*Tasks to perform*.
a) How much do the packed bags weigh, according to the travel passage?
b) Reproduce the travel passage between "Of course, we" and "light-weight modern option.", inclusive, swapping "cameras" for "video cameras".

*Source*.
* * *
The only bad thing about travel is the travelling! We have got used to traveling light. we can both pack bags that are under weight at 12 to 14 kgs. This is quite enough to sustain us for the 5 weeks that we will be away. Some of the extra weight that I carry above Janine’s slim baggage, is all the electronic garbage that we tote along to ‘keep in touch’. Taking all the necessary electronic chargers and adaptors to be able to keep more or less in touch while we travel is an extra few kilos that aren’t really essential, but optional. We travel prepared for all situations, communications wise.
Of course, we could just travel ultra-light with no ‘telecoms’, but I do like to upload our on-going adventures to our blog as we go and to do that we need cameras, phones and a lap top. This is of course showing our age. If I were a young person, I’d just have a modern phone and that would do all of that in one go. I must think seriously about updating and get with the light-weight modern option.
* * *
*Excerpted records*.
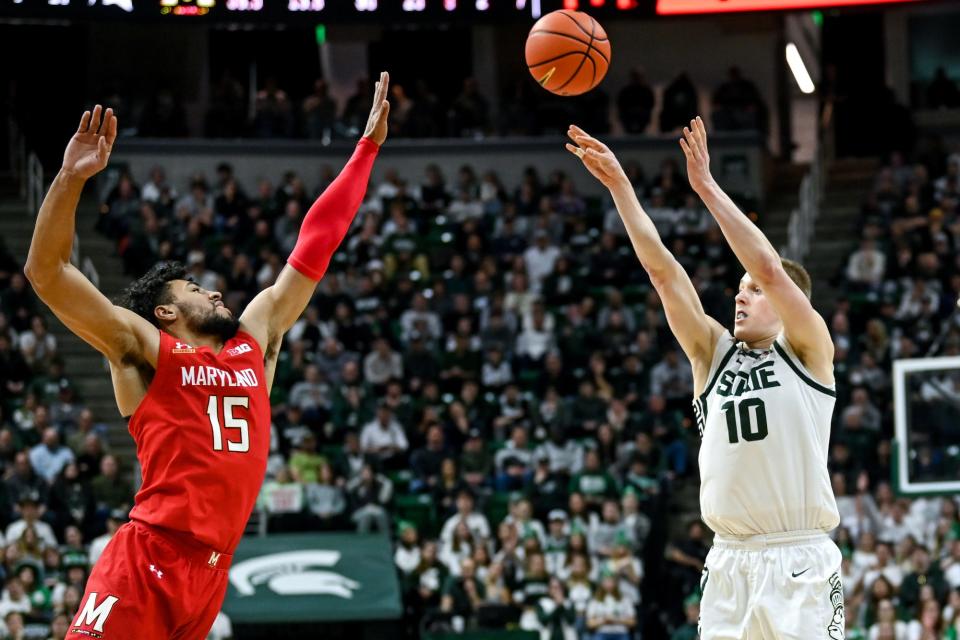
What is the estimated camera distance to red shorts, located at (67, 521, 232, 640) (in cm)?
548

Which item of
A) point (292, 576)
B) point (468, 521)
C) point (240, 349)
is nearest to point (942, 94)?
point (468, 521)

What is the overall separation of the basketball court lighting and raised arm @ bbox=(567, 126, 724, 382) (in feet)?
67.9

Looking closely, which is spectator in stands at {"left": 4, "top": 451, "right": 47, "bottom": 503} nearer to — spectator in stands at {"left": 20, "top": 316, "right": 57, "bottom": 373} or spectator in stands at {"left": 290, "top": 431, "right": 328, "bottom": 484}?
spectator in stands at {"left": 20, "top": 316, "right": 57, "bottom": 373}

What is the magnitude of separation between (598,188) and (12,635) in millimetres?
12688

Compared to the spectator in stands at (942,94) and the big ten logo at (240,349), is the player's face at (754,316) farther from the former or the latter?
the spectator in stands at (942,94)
* * *
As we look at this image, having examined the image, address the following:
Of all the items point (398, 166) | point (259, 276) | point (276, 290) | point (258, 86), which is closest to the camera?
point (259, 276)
* * *
*Answer list*.
a) 12 to 14 kgs

b)
Of course, we could just travel ultra-light with no ‘telecoms’, but I do like to upload our on-going adventures to our blog as we go and to do that we need video cameras, phones and a lap top. This is of course showing our age. If I were a young person, I’d just have a modern phone and that would do all of that in one go. I must think seriously about updating and get with the light-weight modern option.